3. In de één na laatste alinea van eerder genoemde KPMG-brief wordt geconcludeerd dat uit het door hen opgestelde overzicht een gemiddeld inkomen wordt gerealiseerd van € 1.113.538 op jaarbasis. De term “inkomen” is onjuist en misleidend, omdat dit suggereert dat dit voor de aandeelhouder inkomen zou vormen. Het betreft echter commerciële winst van de vennootschap die, zoals hiervoor aangegeven, voornamelijk ontstaan is doordat de minderheidsdeelnemingen hoger gewaardeerd zijn in een bepaald boekjaar. Daarenboven is het overzicht gebaseerd op de vennootschappelijke balans van Plato terwijl moet worden uitgegaan van de geconsolideerde cijfers. (..) U kunt over deze vermogenstoename op geen enkele wijze beschikken omdat deze vermogenstoename niet bestaat uit geldmiddelen en dus niet gebruikt kan worden voor bijvoorbeeld dividenduitkering (..). Het vermogen van de deelnemingen staat ook niet ter beschikking voor u, aangezien u slechts minderheidsaandeelhouder bent en ook geen directie voert over de deelnemingen.(..)
4. In dezelfde alinea wordt ook opgemerkt dat de arbeidsbeloning mede bijdraagt aan uw draagkracht om de gevraagde alimentatie te voldoen. In dit verband merken wij op dat de arbeidsbeloning in 2003 € 230.000 bedroeg waarop € 96.770 aan loonbelasting is ingehouden. In 2004 bedroeg de arbeidsbeloning € 235.000 waarop thans € 106.271 aan loonbelasting is ingehouden.
5. (..) Zoals bekend is de gevraagde alimentatie € 360.000 netto per jaar hetgeen betekent een bedrag van circa € 695.000 bruto, te weten € 668.317 voor uw ex-echtgenote en € 27.019 voor uw zoon (..). Uw inkomen van € 235.000 bruto is derhalve volstrekt onvoldoende om deze alimentatie te kunnen voldoen. (..) ”
Bij brief van 12 juli 2005 heeft A Kpmg en B aansprakelijk gesteld.
Op 17 november 2005 heeft de voorzieningenrechter te Amsterdam de vordering van A tegen Kpmg om een opgaaf te verstrekken van de namen en adressen van alle maten van Kpmg, op straffe van verbeurte van een dwangsom, afgewezen.
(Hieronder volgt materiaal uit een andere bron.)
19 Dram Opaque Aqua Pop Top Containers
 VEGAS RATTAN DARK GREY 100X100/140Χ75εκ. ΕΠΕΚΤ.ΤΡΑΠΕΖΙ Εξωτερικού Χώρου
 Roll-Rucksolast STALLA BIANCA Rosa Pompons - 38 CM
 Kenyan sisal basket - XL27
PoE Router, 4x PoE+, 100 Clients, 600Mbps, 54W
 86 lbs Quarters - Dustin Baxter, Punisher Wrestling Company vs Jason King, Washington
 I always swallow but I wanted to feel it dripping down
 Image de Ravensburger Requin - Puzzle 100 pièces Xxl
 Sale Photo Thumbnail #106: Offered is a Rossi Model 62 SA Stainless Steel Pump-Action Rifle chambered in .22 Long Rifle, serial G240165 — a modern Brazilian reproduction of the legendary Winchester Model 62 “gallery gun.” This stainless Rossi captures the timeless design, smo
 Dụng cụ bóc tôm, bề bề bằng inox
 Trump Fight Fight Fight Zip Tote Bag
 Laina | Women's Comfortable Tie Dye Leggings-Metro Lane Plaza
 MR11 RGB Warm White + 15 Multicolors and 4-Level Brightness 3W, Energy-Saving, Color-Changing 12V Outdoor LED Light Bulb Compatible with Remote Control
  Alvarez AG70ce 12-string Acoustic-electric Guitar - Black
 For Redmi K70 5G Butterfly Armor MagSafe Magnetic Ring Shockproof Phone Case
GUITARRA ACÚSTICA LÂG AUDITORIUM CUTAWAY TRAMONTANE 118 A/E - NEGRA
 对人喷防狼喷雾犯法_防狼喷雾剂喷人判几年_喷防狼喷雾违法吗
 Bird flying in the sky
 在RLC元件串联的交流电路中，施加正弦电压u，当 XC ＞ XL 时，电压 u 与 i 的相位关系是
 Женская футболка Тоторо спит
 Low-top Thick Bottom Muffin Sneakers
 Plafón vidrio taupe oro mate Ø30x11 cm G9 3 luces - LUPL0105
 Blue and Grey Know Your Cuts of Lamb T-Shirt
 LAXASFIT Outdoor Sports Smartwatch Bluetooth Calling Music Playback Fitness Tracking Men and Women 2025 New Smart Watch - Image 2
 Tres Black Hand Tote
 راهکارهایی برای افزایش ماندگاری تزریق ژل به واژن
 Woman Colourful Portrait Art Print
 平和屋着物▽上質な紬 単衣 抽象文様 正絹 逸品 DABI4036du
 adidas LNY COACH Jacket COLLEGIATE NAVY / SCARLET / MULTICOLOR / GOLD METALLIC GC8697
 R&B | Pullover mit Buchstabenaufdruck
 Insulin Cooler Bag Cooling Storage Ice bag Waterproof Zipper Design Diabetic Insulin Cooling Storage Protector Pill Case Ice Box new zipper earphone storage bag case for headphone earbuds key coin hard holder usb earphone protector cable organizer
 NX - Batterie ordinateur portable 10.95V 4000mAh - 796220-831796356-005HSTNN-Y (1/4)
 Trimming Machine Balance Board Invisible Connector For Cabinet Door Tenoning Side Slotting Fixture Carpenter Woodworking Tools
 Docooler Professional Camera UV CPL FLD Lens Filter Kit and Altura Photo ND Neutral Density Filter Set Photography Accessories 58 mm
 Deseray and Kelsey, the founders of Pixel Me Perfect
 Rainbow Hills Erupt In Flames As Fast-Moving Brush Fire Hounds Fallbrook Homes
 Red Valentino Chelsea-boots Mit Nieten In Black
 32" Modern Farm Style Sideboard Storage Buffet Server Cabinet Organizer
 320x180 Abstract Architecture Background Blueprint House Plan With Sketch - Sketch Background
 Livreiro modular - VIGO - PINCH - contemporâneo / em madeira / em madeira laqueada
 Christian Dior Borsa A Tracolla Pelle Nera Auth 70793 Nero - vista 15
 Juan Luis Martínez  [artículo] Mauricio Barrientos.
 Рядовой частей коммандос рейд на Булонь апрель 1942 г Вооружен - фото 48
Bij beschikking van 30 november 2005 heeft de rechtbank Utrecht de partneralimentatie tot het moment van verkoop van de echtelijke woning vastgesteld op EUR 4.000,00 per maand en vanaf het moment dat de echtelijke woning zal zijn verkocht op EUR 5.200,00 per maand. De kinderalimentatie is vastgesteld op EUR 600,00 per maand. De rechtbank heeft in de beschikking onder meer overwogen:
“(..) Als uitgangspunt geldt dat de behoefte van de gewezen echtgenoot wordt vastgesteld op het bedrag dat nodig is om een staat te voeren die haar redelijk past, daarbij (mede) gelet op de welstand van partijen gedurende het huwelijk. Maatgevend voor de beoordeling van de welstand van partijen tijdens het huwelijk is het gezinsinkomen dat partijen de laatste jaren van het huwelijk ter beschikking stond.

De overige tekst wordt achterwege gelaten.